── PROVIDED DATA ──

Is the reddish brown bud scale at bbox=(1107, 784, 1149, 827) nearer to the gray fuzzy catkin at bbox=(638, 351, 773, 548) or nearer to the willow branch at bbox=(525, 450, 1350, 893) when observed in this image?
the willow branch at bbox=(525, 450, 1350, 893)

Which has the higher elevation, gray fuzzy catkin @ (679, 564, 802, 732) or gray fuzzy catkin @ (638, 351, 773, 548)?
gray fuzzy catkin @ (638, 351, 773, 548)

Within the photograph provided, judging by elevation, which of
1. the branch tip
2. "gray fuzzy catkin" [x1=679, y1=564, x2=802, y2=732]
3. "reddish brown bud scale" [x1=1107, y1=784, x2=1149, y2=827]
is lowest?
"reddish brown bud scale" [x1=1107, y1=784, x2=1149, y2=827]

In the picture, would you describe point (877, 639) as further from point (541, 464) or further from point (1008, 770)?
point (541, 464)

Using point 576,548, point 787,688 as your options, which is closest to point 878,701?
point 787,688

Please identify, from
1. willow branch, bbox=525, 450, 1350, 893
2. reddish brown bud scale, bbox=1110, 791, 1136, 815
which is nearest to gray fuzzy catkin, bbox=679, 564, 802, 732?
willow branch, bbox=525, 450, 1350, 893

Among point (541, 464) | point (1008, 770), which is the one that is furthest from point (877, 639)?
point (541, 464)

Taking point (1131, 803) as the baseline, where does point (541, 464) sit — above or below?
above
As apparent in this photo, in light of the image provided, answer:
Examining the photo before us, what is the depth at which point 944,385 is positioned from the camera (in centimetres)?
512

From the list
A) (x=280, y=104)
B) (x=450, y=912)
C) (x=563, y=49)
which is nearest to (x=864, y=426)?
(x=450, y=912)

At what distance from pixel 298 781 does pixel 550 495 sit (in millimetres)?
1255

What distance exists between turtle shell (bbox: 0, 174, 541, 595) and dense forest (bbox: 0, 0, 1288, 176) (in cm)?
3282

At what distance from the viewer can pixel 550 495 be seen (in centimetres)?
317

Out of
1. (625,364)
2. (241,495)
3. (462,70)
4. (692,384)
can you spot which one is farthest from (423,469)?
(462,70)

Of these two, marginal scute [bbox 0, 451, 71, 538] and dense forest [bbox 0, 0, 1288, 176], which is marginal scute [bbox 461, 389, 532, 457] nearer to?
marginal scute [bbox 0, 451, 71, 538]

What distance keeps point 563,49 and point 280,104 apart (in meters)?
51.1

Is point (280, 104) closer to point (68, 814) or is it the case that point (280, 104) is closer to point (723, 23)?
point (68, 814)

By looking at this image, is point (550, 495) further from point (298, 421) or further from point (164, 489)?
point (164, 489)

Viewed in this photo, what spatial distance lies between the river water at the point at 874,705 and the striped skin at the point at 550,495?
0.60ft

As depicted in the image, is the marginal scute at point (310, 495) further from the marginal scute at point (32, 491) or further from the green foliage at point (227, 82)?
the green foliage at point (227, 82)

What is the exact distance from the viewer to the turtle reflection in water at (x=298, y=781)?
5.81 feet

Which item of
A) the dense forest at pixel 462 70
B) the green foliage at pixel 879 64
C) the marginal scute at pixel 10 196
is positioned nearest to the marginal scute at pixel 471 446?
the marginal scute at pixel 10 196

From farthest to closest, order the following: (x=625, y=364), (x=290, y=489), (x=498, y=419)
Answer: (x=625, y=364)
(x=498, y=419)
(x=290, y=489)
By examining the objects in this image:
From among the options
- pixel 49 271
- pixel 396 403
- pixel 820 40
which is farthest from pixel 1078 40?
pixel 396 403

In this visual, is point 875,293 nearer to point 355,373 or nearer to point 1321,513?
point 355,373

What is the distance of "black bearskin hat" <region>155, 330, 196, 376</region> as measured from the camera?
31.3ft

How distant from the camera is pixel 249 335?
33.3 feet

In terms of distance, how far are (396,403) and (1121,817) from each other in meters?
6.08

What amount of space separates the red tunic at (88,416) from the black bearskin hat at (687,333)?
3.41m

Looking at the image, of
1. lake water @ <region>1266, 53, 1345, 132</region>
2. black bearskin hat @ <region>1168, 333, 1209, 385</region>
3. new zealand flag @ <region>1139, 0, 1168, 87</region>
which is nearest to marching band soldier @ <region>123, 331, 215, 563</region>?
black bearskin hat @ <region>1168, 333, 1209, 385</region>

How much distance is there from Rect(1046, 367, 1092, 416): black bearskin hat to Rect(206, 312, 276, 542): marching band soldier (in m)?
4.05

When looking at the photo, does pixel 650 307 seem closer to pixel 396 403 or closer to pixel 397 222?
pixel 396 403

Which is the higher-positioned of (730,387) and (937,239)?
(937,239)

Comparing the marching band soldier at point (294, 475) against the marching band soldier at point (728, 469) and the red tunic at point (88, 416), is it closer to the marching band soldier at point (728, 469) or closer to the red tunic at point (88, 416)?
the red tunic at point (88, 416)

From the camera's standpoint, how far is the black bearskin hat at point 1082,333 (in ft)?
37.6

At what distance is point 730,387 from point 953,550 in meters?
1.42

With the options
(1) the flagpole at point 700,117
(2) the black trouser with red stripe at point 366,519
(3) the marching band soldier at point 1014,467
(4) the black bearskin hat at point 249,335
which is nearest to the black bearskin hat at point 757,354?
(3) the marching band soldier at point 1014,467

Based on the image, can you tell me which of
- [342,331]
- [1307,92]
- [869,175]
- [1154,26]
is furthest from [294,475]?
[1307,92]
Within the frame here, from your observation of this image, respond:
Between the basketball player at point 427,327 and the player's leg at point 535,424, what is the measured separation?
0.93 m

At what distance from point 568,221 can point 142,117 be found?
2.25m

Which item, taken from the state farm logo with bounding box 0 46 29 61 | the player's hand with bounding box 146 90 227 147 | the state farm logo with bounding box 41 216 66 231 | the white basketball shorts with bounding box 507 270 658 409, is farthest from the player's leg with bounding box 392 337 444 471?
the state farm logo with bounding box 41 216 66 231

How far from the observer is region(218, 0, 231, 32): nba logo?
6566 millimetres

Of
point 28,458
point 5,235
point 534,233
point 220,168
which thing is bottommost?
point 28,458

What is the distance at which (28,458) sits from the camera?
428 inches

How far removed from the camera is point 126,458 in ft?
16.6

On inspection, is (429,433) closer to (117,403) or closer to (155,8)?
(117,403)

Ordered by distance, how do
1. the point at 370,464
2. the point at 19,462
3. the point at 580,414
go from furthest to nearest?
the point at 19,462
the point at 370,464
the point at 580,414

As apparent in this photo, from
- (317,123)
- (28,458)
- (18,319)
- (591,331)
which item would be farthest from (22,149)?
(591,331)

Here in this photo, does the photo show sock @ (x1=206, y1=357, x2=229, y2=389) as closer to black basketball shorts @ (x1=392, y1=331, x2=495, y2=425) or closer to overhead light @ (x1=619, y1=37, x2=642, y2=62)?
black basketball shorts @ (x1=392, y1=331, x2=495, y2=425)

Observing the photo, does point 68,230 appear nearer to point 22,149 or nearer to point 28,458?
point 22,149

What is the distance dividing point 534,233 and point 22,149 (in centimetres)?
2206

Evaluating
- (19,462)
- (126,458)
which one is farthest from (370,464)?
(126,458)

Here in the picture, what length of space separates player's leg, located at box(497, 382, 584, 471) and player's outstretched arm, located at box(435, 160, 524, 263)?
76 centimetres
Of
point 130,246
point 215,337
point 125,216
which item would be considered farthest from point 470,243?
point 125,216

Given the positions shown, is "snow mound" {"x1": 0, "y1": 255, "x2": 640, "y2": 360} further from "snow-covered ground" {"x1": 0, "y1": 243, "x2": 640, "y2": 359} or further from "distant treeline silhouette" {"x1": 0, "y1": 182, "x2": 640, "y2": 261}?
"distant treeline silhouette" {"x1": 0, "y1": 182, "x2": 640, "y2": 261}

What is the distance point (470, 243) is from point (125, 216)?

───

→ **REQUEST**
Extract all of the data above and output it character for character.

→ **ANSWER**
Is the reddish brown bud scale at bbox=(1107, 784, 1149, 827) nearer to the gray fuzzy catkin at bbox=(638, 351, 773, 548) or nearer to the willow branch at bbox=(525, 450, 1350, 893) when observed in this image?
the willow branch at bbox=(525, 450, 1350, 893)

Which has the higher elevation, gray fuzzy catkin @ (679, 564, 802, 732) or gray fuzzy catkin @ (638, 351, 773, 548)?
gray fuzzy catkin @ (638, 351, 773, 548)

Within the photograph provided, judging by elevation, which of
1. the branch tip
2. "gray fuzzy catkin" [x1=679, y1=564, x2=802, y2=732]
3. "reddish brown bud scale" [x1=1107, y1=784, x2=1149, y2=827]
is lowest?
"reddish brown bud scale" [x1=1107, y1=784, x2=1149, y2=827]

In the picture, would you describe point (877, 639) as further from point (541, 464) or further from point (1008, 770)?
point (541, 464)

Using point 576,548, point 787,688 as your options, which is closest to point 878,701?
point 787,688

Please identify, from
1. willow branch, bbox=525, 450, 1350, 893
2. reddish brown bud scale, bbox=1110, 791, 1136, 815
which is nearest to gray fuzzy catkin, bbox=679, 564, 802, 732?
willow branch, bbox=525, 450, 1350, 893

Among point (541, 464) | point (1008, 770), which is the one that is furthest from point (877, 639)?
point (541, 464)

Taking point (1131, 803) as the baseline, where does point (541, 464) sit — above or below?
above
As apparent in this photo, in light of the image provided, answer:
Examining the photo before us, what is the depth at which point 944,385 is positioned from the camera (in centimetres)?
512

From the list
A) (x=280, y=104)
B) (x=450, y=912)
C) (x=563, y=49)
which is nearest to (x=864, y=426)?
(x=450, y=912)

At what distance from pixel 298 781 does pixel 550 495 sit (in millimetres)?
1255

What distance exists between turtle shell (bbox: 0, 174, 541, 595) and dense forest (bbox: 0, 0, 1288, 176) (in cm)?
3282

At what distance from the viewer can pixel 550 495 be seen (in centimetres)?
317

Out of
1. (625,364)
2. (241,495)
3. (462,70)
4. (692,384)
can you spot which one is farthest from (423,469)?
(462,70)

Of these two, marginal scute [bbox 0, 451, 71, 538] and dense forest [bbox 0, 0, 1288, 176], which is marginal scute [bbox 461, 389, 532, 457] nearer to?
marginal scute [bbox 0, 451, 71, 538]

What distance keeps point 563,49 and point 280,104 apart (in meters)?
51.1

Is point (280, 104) closer to point (68, 814) or is it the case that point (280, 104) is closer to point (723, 23)?
point (68, 814)

By looking at this image, is point (550, 495) further from point (298, 421) or further from point (164, 489)?
point (164, 489)

Viewed in this photo, what spatial distance lies between the river water at the point at 874,705 and the striped skin at the point at 550,495?
0.60ft

As depicted in the image, is the marginal scute at point (310, 495) further from the marginal scute at point (32, 491) or further from the green foliage at point (227, 82)?
the green foliage at point (227, 82)

What is the exact distance from the viewer to the turtle reflection in water at (x=298, y=781)?
5.81 feet

Which item of
A) the dense forest at pixel 462 70
B) the green foliage at pixel 879 64
C) the marginal scute at pixel 10 196
is positioned nearest to the marginal scute at pixel 471 446?
the marginal scute at pixel 10 196

From farthest to closest, order the following: (x=625, y=364), (x=290, y=489), (x=498, y=419)
Answer: (x=625, y=364)
(x=498, y=419)
(x=290, y=489)
By examining the objects in this image:
From among the options
- pixel 49 271
- pixel 396 403
- pixel 820 40
which is farthest from pixel 1078 40?
pixel 396 403

In this visual, is point 875,293 nearer to point 355,373 or nearer to point 1321,513?
point 355,373

What is the distance of "black bearskin hat" <region>155, 330, 196, 376</region> as measured from the camera?
31.3ft

How distant from the camera is pixel 249 335?
33.3 feet

In terms of distance, how far are (396,403) and (1121,817) from each other in meters?
6.08

What amount of space separates the red tunic at (88,416) from the black bearskin hat at (687,333)?
3.41m

Looking at the image, of
1. lake water @ <region>1266, 53, 1345, 132</region>
2. black bearskin hat @ <region>1168, 333, 1209, 385</region>
3. new zealand flag @ <region>1139, 0, 1168, 87</region>
which is nearest to marching band soldier @ <region>123, 331, 215, 563</region>?
black bearskin hat @ <region>1168, 333, 1209, 385</region>

How much distance is there from Rect(1046, 367, 1092, 416): black bearskin hat to Rect(206, 312, 276, 542): marching band soldier (in m)?
4.05

When looking at the photo, does pixel 650 307 seem closer to pixel 396 403 or closer to pixel 397 222?
pixel 396 403

Which is the higher-positioned of (730,387) and (937,239)?
(937,239)

Comparing the marching band soldier at point (294, 475) against the marching band soldier at point (728, 469) and the red tunic at point (88, 416), is it closer to the marching band soldier at point (728, 469) or closer to the red tunic at point (88, 416)?
the red tunic at point (88, 416)

From the camera's standpoint, how far is the black bearskin hat at point 1082,333 (in ft)?
37.6

At what distance is point 730,387 from point 953,550 in meters?
1.42

With the options
(1) the flagpole at point 700,117
(2) the black trouser with red stripe at point 366,519
(3) the marching band soldier at point 1014,467
(4) the black bearskin hat at point 249,335
which is nearest to the black bearskin hat at point 757,354?
(3) the marching band soldier at point 1014,467

Based on the image, can you tell me which of
- [342,331]
- [1307,92]
- [869,175]
- [1154,26]
is furthest from [294,475]?
[1307,92]
Within the frame here, from your observation of this image, respond:
Between the basketball player at point 427,327 and the player's leg at point 535,424, what is the measured separation?
0.93 m

At what distance from point 568,221 can point 142,117 be found?
2.25m

Which item, taken from the state farm logo with bounding box 0 46 29 61 | the player's hand with bounding box 146 90 227 147 | the state farm logo with bounding box 41 216 66 231 | the white basketball shorts with bounding box 507 270 658 409, is farthest from the player's leg with bounding box 392 337 444 471?
the state farm logo with bounding box 41 216 66 231

How far from the observer is region(218, 0, 231, 32): nba logo?
6566 millimetres

Of
point 28,458
point 5,235
point 534,233
point 220,168
which thing is bottommost?
point 28,458

What is the distance at which (28,458) sits from the camera?
428 inches

How far removed from the camera is point 126,458 in ft?
16.6

On inspection, is (429,433) closer to (117,403) or closer to (155,8)?
(117,403)

Ordered by distance, how do
1. the point at 370,464
2. the point at 19,462
3. the point at 580,414
go from furthest to nearest?
the point at 19,462
the point at 370,464
the point at 580,414

As apparent in this photo, from
- (317,123)
- (28,458)
- (18,319)
- (591,331)
which item would be farthest from (22,149)?
(591,331)

Here in this photo, does the photo show sock @ (x1=206, y1=357, x2=229, y2=389) as closer to black basketball shorts @ (x1=392, y1=331, x2=495, y2=425) or closer to overhead light @ (x1=619, y1=37, x2=642, y2=62)?
black basketball shorts @ (x1=392, y1=331, x2=495, y2=425)

Observing the photo, does point 68,230 appear nearer to point 22,149 or nearer to point 28,458?
point 22,149

What is the distance dividing point 534,233 and point 22,149 (in centimetres)?
2206

Evaluating
- (19,462)
- (126,458)
which one is farthest from (370,464)?
(126,458)

Here in the picture, what length of space separates player's leg, located at box(497, 382, 584, 471) and player's outstretched arm, located at box(435, 160, 524, 263)?
76 centimetres
Of
point 130,246
point 215,337
point 125,216
which item would be considered farthest from point 470,243?
point 125,216

Given the positions shown, is "snow mound" {"x1": 0, "y1": 255, "x2": 640, "y2": 360} further from "snow-covered ground" {"x1": 0, "y1": 243, "x2": 640, "y2": 359} or further from "distant treeline silhouette" {"x1": 0, "y1": 182, "x2": 640, "y2": 261}?
"distant treeline silhouette" {"x1": 0, "y1": 182, "x2": 640, "y2": 261}

What is the distance point (470, 243) is from point (125, 216)?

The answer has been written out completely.